One such performance last year triggered a serious controversy. A senior KMDK functionary, K.C.C. Balu, at a Valli Kummi performance in Namakkal district, asked the participants, all girls, to swear that they will marry boys only from their Kongu Vellalar caste. Balu told Frontline that he did not force any girl to make the promise. “Neither did I demean any particular caste. We are a peasant community. Educated girls are reluctant to marry our boys who do farming and animal husbandry. Many of our boys, even after the age of 40, remain unmarried. It is a serious social issue for us,” he said.
But the video went viral, forcing him and his party to issue apologetic explanations. In fact, the KMDK was forced to replace its Namakkal candidate S. Sooriyamoorthi when an old video clip of his speech against Dalits marrying Kongu Vellalar girls kicked up a row.
This caste-appropriated ancient art form has seen a sudden spurt in popularity and its spin-offs are seen everywhere. There are many institutes that teach the art and vathiyars or teachers like Balu, a politician-cum-caste mobiliser, are in high demand across the Kongu region. “I recently organised Valli Kummi at Pallipalayam in Namakkal district. People trust us,” said Balu, who is confident that mobilisation through Valli Kummi will benefit their alliance. On February 4 this year, he organised a Valli Kummi at Perundurai town in which 16,000 women performed during a party conference. “It has entered the Guinness Book of World Records,” he said proudly. His party also organised a Kongu Women’s Conference at Senthamangalam recently on “Saving Kongu Women’s honour.”
Mix of caste and regionalism
Such consolidation of a particular social group benefits major political parties in a tough multi-cornered electoral contest, as the parties show no qualms in allying with caste outfits, as the DMK has done with KMDK and the BJP with the PMK. The AIADMK is not an exception either. One must note, however, that while caste mobilisation helps such outfits promote identity politics it also bares the high prevalence of patriarchy among the groups and their collective fear of alienating family assets.
The BJP is no stranger to mobilising caste and religion for electoral gains. Its government at the Centre chose this election year to confer the Padma Shri on the 87-year-old grand old man of Valli Kummi, M. Badrappan of Mettupalayam. “It was a male-dominated form. I made it gender neutral,” said Badrappan.

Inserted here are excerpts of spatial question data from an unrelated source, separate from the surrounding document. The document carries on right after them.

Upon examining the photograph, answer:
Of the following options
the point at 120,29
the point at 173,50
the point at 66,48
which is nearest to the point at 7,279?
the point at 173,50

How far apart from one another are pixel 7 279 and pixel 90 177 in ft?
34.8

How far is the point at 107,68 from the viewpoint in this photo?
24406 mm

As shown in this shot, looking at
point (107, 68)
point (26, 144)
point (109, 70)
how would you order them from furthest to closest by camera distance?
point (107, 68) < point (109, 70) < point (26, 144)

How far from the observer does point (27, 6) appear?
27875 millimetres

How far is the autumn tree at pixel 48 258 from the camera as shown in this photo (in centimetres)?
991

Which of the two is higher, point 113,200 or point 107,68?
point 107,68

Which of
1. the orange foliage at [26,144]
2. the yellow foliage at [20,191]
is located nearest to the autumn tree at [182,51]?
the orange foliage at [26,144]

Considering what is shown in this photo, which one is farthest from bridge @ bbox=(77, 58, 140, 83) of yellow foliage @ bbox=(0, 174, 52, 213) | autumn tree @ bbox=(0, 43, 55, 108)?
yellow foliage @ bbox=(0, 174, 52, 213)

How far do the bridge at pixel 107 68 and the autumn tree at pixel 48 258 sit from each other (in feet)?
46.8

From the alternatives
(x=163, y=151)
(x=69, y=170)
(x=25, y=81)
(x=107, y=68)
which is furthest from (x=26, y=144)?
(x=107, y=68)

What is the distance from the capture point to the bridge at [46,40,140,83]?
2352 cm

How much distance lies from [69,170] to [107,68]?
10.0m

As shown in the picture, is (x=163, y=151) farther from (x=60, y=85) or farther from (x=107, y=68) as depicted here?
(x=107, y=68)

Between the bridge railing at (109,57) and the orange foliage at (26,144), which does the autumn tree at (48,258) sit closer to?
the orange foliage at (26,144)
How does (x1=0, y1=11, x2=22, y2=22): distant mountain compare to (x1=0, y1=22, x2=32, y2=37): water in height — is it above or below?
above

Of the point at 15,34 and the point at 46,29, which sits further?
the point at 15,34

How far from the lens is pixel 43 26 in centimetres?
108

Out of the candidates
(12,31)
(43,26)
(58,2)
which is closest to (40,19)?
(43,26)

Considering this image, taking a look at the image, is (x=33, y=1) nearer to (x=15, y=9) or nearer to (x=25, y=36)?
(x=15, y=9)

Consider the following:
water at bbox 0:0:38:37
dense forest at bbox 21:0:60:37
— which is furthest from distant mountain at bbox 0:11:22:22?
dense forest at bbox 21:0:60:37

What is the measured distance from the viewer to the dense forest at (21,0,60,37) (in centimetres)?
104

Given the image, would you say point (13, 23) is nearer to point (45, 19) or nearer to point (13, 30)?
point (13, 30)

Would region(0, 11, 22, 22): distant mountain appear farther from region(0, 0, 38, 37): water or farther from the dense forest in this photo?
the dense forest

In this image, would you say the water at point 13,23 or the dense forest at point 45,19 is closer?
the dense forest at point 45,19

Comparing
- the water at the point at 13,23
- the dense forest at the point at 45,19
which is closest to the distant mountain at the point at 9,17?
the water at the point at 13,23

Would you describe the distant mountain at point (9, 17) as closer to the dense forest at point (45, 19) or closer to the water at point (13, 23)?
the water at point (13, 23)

But he is averse to exploiting the art for ulterior purposes.
The BJP hopes to poll a higher percentage of votes in the Kongu belt this time. The party has a 30 to 35 per cent vote share in Coimbatore and Kanyakumari (where it has fielded veteran Pon Radhakrishnan), and it harbours high hopes in these two constituencies. In other seats, the party is expected to register a marginal vote share increase.
After some meticulous groundwork, the DMK seems to have regained its confidence in the region. After a decade, it has fielded a candidate in Coimbatore. It is also fighting it out in Salem, Erode, Pollachi and Nilgiris, while assigning Namakkal (on the Rising Sun symbol), Karur and Tirupur to its allies. DMK strategists are upbeat about repeating the party’s 2019 performance in this Lok Sabha election and, subsequently, in the 2026 Assembly election.
The Kongu region is a heady cocktail of caste and regionalism that presents a challenge to every political party that steps in. This election too promises to brew into a potent battle.